# WRITTEN REQUEST
Switch "tree foliage" to "tree canopy" in everything from the line containing "What is the distance that lies" down to the line containing "the point at 512,292 →", and return only those lines with nothing else changed.

# DATA FOR THE TASK
- - - - - - -

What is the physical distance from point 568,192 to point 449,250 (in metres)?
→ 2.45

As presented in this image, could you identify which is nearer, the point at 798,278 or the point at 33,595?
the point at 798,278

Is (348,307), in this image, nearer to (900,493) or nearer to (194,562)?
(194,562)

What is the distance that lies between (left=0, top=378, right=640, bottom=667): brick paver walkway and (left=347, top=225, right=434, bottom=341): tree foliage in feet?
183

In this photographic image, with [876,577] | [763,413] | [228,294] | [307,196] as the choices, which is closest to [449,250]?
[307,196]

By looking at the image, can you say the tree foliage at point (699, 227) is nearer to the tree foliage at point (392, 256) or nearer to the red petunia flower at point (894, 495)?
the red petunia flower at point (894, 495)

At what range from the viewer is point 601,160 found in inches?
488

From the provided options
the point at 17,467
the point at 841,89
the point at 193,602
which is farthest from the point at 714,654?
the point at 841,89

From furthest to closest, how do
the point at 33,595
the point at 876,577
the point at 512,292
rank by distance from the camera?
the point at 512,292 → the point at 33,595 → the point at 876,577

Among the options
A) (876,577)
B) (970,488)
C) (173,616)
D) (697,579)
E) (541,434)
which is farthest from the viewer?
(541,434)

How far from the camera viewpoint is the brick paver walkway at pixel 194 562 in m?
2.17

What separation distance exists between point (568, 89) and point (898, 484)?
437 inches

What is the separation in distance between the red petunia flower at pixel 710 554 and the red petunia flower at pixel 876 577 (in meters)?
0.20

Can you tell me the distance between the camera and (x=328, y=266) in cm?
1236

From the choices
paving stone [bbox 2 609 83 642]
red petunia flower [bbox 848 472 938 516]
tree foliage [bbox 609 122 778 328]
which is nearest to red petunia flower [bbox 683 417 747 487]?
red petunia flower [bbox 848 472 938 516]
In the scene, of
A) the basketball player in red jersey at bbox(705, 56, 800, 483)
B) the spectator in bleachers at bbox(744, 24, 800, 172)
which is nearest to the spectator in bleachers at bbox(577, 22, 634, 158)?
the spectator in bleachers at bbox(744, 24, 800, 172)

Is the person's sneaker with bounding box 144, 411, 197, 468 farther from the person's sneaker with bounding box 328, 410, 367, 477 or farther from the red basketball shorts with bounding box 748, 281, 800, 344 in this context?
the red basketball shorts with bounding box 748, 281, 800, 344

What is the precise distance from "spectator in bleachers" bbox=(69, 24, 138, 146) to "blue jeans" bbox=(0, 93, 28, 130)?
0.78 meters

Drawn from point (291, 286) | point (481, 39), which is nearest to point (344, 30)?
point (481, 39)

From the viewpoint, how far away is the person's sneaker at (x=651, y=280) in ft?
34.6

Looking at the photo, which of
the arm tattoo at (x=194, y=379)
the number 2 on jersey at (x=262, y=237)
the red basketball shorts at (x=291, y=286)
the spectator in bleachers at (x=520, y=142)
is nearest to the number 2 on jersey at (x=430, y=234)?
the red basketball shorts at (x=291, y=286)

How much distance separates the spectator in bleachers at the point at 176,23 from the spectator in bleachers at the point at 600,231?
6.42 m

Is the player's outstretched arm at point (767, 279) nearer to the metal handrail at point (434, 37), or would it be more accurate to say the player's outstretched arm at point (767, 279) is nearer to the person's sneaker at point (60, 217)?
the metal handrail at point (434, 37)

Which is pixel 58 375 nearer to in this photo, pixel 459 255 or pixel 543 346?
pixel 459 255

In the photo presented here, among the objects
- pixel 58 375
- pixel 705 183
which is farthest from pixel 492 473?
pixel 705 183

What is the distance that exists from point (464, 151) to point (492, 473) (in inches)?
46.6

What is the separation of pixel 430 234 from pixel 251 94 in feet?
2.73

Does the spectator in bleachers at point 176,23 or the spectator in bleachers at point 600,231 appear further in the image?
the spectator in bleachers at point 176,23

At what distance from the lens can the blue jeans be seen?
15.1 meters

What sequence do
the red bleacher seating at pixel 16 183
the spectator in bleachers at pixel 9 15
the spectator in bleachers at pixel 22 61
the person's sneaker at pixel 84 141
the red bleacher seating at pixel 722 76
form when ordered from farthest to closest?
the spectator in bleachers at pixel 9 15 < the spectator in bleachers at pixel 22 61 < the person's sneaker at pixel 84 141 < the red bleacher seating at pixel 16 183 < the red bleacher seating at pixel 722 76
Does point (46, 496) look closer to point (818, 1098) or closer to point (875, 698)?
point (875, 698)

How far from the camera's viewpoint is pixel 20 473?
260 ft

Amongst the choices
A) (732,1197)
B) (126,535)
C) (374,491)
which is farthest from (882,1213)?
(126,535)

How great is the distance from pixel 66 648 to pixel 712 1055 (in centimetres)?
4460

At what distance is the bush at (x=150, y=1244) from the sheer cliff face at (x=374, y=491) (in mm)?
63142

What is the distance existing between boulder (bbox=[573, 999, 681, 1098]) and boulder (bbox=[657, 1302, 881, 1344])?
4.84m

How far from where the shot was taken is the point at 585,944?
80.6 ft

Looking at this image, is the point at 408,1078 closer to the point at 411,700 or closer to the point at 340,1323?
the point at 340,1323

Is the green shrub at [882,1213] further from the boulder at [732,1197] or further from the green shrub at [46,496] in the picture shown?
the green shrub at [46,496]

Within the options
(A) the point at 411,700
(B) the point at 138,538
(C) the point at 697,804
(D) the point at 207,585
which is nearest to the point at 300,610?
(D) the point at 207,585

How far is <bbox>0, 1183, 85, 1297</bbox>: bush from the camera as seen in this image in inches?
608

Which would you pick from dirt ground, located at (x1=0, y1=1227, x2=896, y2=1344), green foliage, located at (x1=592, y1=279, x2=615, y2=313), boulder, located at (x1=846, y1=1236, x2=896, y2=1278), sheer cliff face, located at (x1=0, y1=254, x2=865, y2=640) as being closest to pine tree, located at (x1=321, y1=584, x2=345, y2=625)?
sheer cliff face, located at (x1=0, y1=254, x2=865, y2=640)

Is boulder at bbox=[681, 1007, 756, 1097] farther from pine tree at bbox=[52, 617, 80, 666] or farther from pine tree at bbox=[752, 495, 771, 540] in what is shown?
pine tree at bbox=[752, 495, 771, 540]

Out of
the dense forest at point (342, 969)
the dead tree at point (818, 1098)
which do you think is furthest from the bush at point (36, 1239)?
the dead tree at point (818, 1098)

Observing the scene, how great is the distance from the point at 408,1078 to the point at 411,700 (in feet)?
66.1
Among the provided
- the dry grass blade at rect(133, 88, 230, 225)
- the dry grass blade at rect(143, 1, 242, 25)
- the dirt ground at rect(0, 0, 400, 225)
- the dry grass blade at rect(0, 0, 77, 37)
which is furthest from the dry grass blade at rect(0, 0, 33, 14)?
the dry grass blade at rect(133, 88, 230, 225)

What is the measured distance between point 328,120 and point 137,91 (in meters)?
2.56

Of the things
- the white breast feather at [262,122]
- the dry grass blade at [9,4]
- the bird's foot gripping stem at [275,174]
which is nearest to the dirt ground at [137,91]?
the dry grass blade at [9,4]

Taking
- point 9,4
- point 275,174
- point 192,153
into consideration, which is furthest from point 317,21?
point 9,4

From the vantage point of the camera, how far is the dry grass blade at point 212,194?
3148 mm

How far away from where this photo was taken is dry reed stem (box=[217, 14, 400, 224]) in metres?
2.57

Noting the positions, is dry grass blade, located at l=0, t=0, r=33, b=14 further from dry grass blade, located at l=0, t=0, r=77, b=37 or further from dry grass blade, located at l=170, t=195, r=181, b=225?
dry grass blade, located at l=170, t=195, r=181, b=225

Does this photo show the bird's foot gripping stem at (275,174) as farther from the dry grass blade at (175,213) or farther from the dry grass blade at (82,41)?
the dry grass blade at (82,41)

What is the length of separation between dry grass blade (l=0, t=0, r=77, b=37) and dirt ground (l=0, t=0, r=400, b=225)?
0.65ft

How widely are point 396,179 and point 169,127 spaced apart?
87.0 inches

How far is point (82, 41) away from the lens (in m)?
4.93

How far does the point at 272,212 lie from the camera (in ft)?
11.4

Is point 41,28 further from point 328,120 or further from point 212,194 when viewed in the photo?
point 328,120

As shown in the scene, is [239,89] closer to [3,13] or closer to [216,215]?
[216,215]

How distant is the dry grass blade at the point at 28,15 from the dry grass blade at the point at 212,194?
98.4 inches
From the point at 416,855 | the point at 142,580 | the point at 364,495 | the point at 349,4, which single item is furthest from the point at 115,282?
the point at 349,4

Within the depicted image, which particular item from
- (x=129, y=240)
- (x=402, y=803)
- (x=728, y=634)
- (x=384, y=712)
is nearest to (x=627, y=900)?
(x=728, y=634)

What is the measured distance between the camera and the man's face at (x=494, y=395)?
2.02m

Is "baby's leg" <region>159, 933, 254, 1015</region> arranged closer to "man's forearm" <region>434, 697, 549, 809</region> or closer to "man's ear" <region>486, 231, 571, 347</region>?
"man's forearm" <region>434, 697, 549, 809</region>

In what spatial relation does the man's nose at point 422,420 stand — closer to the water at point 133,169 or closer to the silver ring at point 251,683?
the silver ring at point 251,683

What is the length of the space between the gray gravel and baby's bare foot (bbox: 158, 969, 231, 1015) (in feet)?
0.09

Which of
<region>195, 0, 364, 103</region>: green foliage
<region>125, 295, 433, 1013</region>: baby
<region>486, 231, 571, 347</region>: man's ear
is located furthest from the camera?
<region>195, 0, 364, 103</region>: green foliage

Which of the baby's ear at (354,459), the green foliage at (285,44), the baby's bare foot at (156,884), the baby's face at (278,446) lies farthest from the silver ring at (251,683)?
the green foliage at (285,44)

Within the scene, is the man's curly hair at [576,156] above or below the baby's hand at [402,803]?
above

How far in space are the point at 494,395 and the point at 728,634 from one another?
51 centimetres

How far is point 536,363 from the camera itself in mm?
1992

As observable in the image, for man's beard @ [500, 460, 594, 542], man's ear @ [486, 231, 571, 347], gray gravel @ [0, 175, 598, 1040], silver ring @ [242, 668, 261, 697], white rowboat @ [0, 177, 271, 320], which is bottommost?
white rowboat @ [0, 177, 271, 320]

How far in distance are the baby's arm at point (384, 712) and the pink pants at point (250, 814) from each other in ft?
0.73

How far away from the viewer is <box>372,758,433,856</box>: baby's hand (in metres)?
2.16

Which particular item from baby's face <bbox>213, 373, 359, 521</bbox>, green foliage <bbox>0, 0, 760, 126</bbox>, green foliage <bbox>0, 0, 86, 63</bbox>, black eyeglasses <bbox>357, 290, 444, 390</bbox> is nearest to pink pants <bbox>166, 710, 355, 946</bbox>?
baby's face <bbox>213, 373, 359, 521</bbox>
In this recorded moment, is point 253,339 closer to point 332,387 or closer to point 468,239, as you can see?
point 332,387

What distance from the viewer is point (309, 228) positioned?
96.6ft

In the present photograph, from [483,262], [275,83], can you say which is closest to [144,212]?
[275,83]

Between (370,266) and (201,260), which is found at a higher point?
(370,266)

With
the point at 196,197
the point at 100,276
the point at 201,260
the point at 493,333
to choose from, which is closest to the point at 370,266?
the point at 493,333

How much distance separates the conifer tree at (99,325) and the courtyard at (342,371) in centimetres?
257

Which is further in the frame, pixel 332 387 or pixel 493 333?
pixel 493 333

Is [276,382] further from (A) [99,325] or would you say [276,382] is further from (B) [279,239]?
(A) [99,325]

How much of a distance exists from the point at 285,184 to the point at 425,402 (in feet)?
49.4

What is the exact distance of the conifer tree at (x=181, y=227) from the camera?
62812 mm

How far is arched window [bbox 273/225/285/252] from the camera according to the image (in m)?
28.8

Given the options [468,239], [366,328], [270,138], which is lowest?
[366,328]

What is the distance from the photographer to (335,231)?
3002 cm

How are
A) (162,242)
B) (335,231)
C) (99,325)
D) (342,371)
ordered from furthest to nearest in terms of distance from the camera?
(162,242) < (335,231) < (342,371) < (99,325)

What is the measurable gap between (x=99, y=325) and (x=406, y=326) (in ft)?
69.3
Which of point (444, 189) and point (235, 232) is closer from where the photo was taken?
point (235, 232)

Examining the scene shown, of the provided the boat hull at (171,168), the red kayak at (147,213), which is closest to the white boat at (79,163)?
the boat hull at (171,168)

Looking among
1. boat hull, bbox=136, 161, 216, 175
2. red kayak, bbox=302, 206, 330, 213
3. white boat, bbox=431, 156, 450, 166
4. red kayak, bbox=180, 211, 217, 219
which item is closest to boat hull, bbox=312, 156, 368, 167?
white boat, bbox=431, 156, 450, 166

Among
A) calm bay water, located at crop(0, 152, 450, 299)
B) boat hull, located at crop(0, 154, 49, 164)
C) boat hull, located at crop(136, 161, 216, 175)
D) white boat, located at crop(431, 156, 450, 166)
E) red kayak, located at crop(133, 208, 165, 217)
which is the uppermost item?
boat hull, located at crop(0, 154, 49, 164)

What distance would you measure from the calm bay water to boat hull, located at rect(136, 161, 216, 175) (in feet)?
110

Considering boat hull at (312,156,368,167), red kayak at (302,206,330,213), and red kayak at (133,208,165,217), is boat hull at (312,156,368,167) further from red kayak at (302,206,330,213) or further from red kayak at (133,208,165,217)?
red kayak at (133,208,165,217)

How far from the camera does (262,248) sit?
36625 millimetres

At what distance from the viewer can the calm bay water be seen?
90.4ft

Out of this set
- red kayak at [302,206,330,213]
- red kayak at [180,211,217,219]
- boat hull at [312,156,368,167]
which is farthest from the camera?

- - - - - - -

# EXPECTED ANSWER
What is the distance that lies between (left=0, top=378, right=640, bottom=667): brick paver walkway and (left=347, top=225, right=434, bottom=341): tree canopy in feet?
183

In this photographic image, with [876,577] | [763,413] | [228,294] | [307,196] as the choices, which is closest to [449,250]?
[307,196]

By looking at the image, can you say the tree canopy at point (699, 227) is nearer to the tree canopy at point (392, 256) or nearer to the red petunia flower at point (894, 495)?
the red petunia flower at point (894, 495)

At what range from the viewer is point 601,160 found in inches?
488

From the provided options
the point at 17,467
the point at 841,89
the point at 193,602
which is farthest from the point at 714,654?
the point at 841,89

From furthest to closest, how do
the point at 33,595
the point at 876,577
the point at 512,292
rank by distance from the camera?
the point at 512,292 → the point at 33,595 → the point at 876,577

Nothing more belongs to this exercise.